- [Work order]: Retype only the lines below from the one with "Подборка фото нудистов" to the one with "食べたら病みつき『月と昴のカレーピザ』!!", inclusive, skipping every image.

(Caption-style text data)
/---
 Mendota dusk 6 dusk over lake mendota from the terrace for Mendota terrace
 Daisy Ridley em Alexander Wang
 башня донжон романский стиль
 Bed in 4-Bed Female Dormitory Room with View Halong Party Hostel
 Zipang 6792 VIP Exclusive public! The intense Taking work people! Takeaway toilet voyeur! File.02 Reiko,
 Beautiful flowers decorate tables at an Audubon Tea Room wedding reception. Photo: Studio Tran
\---
/---
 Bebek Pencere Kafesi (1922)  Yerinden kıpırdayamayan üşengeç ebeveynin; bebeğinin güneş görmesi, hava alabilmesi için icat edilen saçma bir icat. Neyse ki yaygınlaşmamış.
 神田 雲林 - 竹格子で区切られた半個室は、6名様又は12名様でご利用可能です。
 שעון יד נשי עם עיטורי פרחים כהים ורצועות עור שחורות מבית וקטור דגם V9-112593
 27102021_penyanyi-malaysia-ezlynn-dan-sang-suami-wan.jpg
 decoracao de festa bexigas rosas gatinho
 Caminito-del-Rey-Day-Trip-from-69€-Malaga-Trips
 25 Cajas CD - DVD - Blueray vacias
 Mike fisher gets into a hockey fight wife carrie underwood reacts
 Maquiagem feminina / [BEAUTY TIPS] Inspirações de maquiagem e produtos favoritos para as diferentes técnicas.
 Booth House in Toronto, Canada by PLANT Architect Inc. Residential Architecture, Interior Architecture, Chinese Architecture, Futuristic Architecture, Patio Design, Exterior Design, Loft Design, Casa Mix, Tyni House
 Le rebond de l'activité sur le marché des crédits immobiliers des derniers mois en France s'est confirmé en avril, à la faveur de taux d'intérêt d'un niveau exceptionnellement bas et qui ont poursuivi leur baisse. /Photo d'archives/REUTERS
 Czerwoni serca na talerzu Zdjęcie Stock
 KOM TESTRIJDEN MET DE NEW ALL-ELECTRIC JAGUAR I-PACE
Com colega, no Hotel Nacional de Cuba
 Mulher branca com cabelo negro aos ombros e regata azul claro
\---
/---
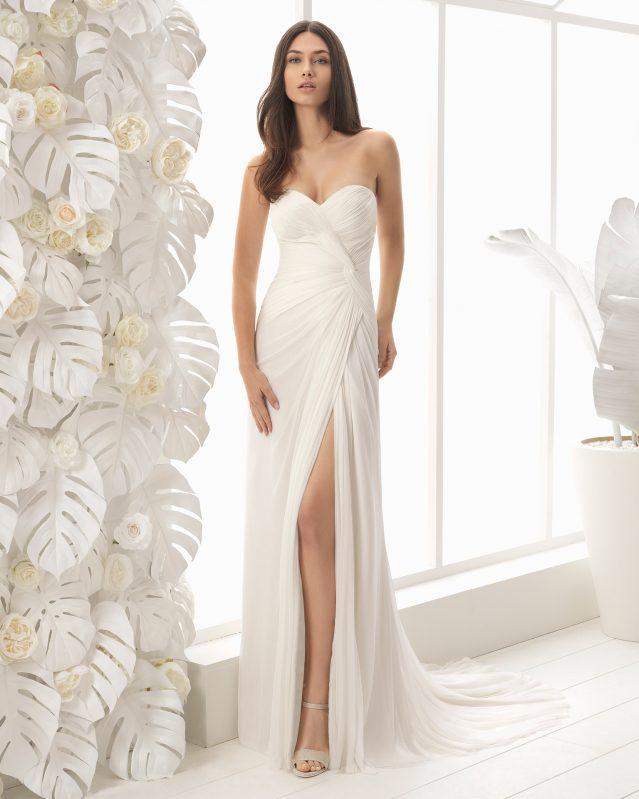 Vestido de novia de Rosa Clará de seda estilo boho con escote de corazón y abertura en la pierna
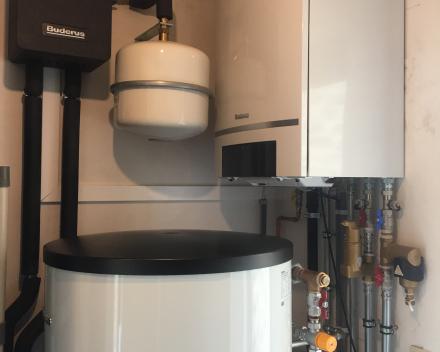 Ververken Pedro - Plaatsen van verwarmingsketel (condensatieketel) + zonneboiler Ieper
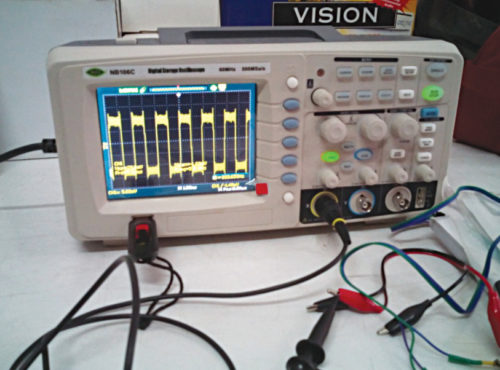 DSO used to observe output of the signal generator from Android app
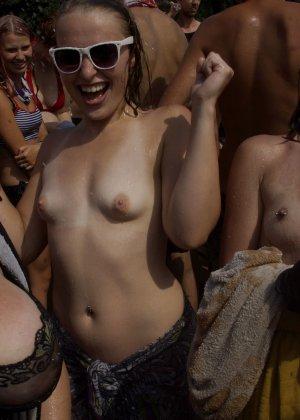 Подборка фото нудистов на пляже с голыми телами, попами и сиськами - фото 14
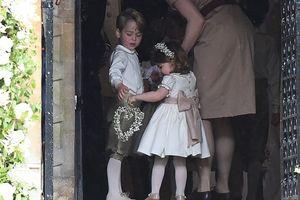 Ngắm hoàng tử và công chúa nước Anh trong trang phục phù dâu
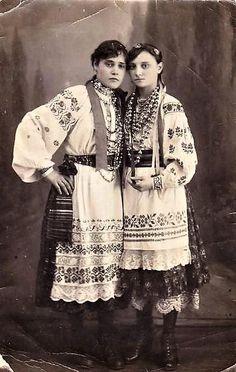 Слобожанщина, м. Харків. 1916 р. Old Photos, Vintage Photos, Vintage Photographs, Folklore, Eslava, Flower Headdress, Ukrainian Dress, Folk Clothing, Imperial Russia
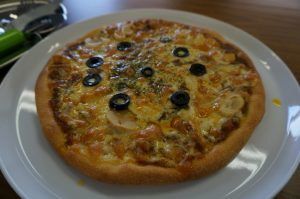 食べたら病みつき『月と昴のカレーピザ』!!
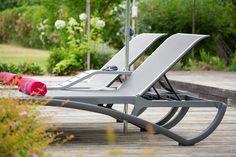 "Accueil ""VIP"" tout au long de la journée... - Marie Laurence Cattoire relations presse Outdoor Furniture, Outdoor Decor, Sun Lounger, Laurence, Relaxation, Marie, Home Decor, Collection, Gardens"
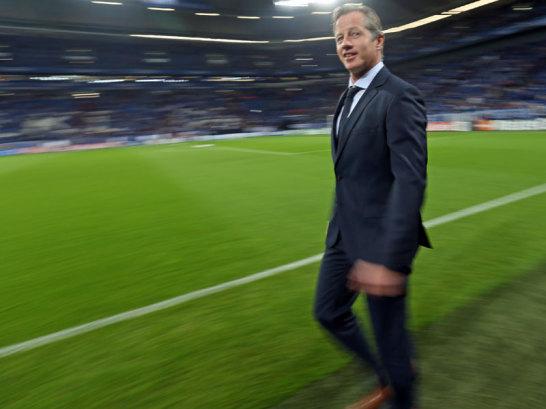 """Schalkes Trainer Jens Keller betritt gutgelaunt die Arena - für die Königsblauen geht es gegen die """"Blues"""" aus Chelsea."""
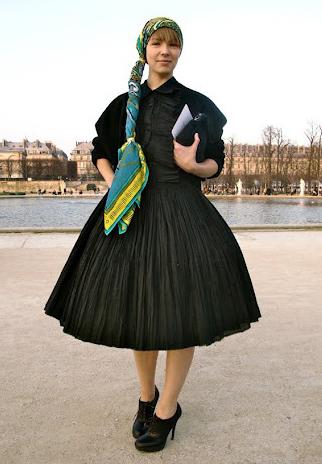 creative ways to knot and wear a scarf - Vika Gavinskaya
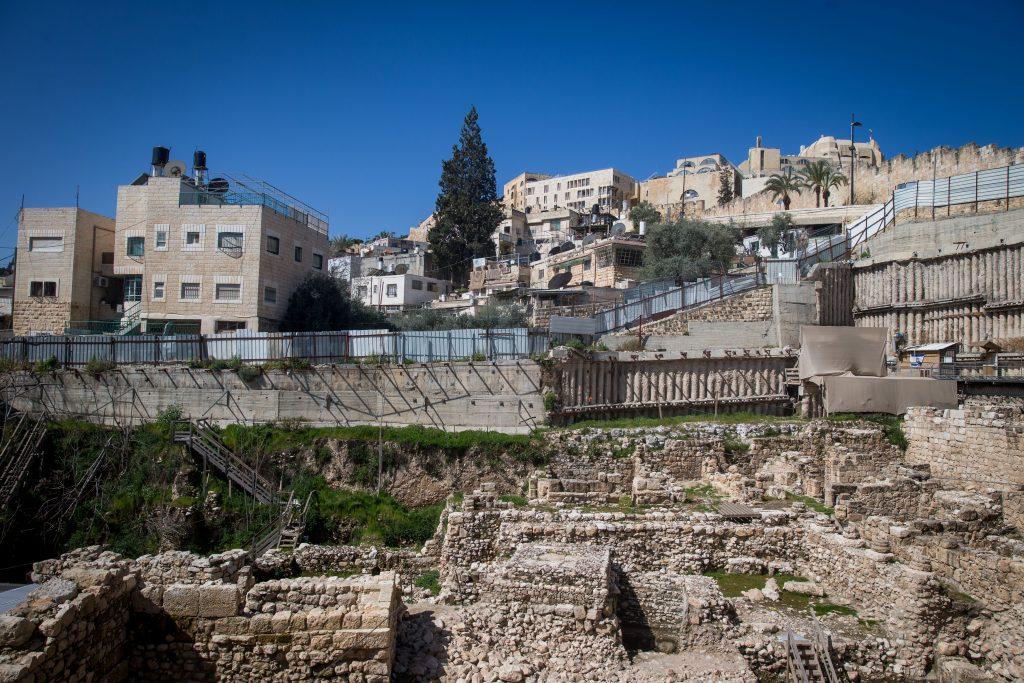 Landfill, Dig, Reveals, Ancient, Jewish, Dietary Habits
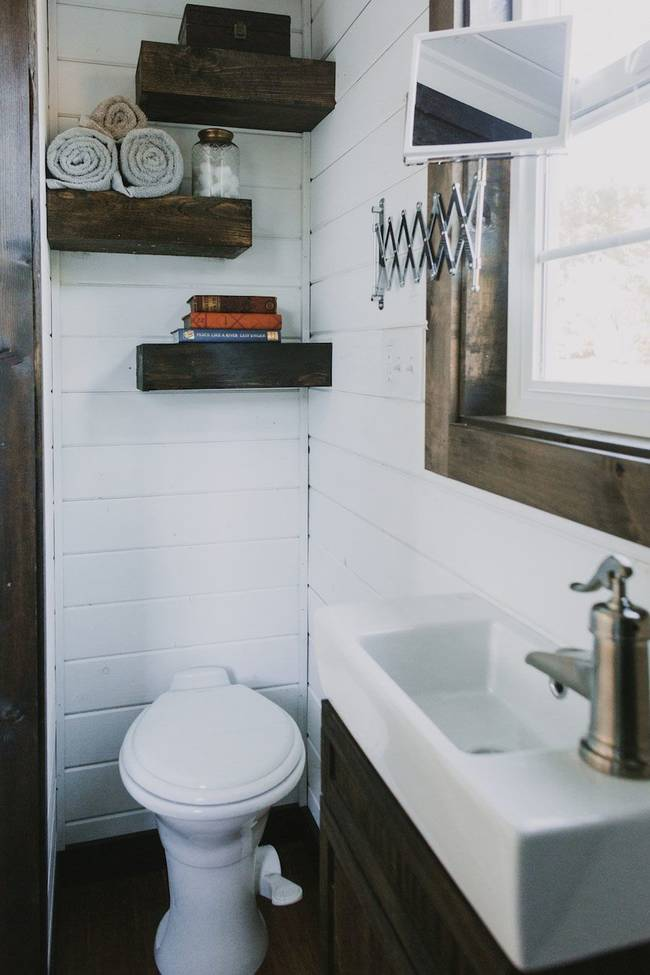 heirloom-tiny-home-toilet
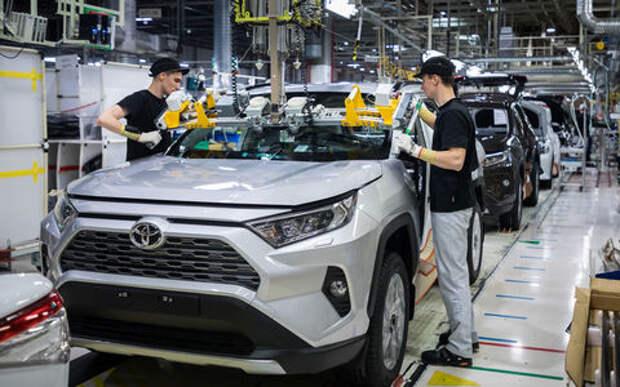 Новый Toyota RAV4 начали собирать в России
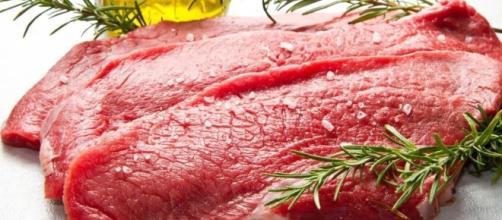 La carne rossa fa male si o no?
\---
- [Result for this exercise]:
 Подборка фото нудистов на пляже с голыми телами, попами и сиськами - фото 14
 Ngắm hoàng tử và công chúa nước Anh trong trang phục phù dâu
 Слобожанщина, м. Харків. 1916 р. Old Photos, Vintage Photos, Vintage Photographs, Folklore, Eslava, Flower Headdress, Ukrainian Dress, Folk Clothing, Imperial Russia
 食べたら病みつき『月と昴のカレーピザ』!!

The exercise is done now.